RFR: 8279241: G1 Full GC does not always slide memory to bottom addresses

Mon Jan 24 09:48:11 UTC 2022

On Fri, 21 Jan 2022 16:15:29 GMT, Albert Mingkun Yang <ayang at openjdk.org> wrote:

>> Hi all,
>> 
>>   can I get reviews for this change that completely fixes the possibility that during g1 full gc memory will not be slid to bottom addresses consistently in presence of threads.
>> 
>> The problem is that multiple thread compete for regions to compact into - it could happen that given live data somewhere "high up" the heap gets to be the bottom region for a particular thread, so all data will be compacted starting from that region.
>> The problem with that is region level fragmentation, i.e. that after gc there is not enough free contiguous space for a humongous object, leading to OOME.
>> 
>> The change splits the phase where determining the compaction point queue (the set of regions a particular thread compacts into) from the part of that phase where the new locations of the objects is determined (i.e. putting a forwarding pointer into the live objects in these regions) and other stuff best done in parallel.
>> This makes determining the compaction point queue deterministic (by distributing these regions we can compact into in a round-robin fashion) in a way that always slides live data consistently into the bottom heap area.
>> 
>> This change also makes it easier to, in the future, improve work distribution of the compaction phase (which directly uses the compaction point queues) by distributing them  according to live data, and also incorporate last-ditch moves of humongous objects.
***
● Short problem: Pick up the G1 Full GC compaction review message from where it stops and continue it. The data after this point is separate material and has no connection to the G1 Full GC review message.

● Provided material:
***
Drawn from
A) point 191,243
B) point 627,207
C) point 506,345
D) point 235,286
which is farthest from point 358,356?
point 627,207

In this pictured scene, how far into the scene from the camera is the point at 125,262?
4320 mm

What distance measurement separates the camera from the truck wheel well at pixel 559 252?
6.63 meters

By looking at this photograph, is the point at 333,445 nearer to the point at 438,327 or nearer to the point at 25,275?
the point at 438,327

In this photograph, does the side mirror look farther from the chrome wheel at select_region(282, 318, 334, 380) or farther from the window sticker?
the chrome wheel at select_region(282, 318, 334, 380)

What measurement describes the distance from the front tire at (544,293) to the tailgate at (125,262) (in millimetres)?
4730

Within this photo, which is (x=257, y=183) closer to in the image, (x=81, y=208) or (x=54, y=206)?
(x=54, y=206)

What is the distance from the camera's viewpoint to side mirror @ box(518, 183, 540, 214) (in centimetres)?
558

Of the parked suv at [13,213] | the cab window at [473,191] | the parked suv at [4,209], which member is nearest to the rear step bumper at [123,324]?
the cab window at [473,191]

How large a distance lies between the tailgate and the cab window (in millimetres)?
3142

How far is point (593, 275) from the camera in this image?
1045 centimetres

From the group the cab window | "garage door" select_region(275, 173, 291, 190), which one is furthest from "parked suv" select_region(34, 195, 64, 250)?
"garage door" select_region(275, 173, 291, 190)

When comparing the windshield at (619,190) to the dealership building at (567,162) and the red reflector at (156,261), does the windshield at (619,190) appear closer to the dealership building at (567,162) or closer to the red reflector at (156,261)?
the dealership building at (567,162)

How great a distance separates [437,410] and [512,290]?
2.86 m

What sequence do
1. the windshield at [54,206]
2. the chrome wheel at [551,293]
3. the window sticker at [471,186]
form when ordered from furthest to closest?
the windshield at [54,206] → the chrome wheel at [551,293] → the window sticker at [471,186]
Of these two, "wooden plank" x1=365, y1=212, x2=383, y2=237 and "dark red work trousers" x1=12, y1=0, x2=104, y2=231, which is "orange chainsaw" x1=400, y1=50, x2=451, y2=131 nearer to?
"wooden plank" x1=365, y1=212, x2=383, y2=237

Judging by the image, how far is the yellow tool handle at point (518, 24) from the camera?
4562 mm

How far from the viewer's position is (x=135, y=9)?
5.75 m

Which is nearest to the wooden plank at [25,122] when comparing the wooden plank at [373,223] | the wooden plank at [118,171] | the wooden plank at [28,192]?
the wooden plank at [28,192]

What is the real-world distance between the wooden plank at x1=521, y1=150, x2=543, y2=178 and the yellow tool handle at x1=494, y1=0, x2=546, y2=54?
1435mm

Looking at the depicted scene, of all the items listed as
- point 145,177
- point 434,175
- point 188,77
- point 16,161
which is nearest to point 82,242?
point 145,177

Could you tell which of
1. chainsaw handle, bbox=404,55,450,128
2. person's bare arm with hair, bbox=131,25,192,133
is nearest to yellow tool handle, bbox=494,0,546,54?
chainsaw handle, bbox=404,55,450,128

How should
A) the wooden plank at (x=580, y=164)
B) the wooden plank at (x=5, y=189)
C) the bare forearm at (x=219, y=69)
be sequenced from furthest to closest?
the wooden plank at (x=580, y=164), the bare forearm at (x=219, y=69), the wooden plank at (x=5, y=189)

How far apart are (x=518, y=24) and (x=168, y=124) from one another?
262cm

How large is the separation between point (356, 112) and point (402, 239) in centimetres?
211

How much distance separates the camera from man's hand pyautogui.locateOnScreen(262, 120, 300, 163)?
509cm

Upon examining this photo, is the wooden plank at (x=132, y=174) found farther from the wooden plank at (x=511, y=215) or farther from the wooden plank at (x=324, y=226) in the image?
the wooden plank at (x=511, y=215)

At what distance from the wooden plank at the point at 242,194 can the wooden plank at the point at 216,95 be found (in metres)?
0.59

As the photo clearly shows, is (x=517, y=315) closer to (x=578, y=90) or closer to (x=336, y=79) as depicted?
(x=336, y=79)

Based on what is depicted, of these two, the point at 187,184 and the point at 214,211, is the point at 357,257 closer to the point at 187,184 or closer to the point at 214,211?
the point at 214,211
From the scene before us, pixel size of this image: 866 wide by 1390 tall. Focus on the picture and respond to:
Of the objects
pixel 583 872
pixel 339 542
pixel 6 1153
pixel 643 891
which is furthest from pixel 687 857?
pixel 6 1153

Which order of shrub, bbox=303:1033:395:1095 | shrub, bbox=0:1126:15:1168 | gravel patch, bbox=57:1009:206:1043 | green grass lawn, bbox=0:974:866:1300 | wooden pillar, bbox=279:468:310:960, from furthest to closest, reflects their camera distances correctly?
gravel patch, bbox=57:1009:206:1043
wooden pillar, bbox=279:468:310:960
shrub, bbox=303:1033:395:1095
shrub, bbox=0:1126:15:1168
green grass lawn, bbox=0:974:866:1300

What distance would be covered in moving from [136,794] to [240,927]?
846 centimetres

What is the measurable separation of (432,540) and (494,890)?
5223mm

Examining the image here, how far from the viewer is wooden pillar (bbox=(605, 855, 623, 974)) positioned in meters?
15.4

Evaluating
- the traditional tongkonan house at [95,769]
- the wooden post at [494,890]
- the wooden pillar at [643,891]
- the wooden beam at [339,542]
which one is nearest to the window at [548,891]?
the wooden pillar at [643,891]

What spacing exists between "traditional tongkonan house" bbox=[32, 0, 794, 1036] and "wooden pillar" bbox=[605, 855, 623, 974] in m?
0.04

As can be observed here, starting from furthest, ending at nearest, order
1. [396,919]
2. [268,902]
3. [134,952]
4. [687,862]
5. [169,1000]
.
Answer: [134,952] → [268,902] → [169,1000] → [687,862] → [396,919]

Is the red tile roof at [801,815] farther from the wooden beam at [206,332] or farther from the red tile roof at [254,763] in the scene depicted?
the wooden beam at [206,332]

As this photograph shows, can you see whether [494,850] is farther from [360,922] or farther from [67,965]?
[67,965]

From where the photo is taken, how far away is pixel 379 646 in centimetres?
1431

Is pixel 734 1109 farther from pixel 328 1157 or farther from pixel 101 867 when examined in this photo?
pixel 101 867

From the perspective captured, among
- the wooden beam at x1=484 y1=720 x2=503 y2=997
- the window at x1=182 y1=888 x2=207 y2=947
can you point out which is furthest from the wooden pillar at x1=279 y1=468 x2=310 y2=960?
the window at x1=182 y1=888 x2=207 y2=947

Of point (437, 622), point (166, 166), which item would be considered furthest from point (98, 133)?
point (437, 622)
***
● Answer for the task:
>> 
>> The most important thing about this split is probably the changes in the parallel part: every thread must make sure that some work is done on the compaction point queue (i.e. the forwarding), and other work on all regions (clearing metadata, updating the BOT of young regions that are not moved).
>> 
>> Testing: tier1-5, checking performance on some simple full gc benchmarks with no particular difference
>> 
>> Thanks,
>>   Thomas
>
> src/hotspot/share/gc/g1/g1FullGCPrepareTask.inline.hpp line 68:
> 
>> 66: inline G1FullGCCompactionPoint* G1DetermineCompactionQueueClosure::next_compaction_point() {
>> 67:   return _collector->compaction_point(next_worker());
>> 68: }
> 
> I don't see much benefit of having such separated in two methods; this is the sole call site of `next_worker()` after all. Instead of `%`, manually setting it to zero on reaching `workers()` is fairly readable as well.

This is a fairly trivial implementation for `next_worker()` to fix the issue at hand. As suggested by the description, there needs to be some more thought put into it to handle e.g. imbalance of region occupancies or humongous regions.
Unless you insist I would like to keep the current implementation as is.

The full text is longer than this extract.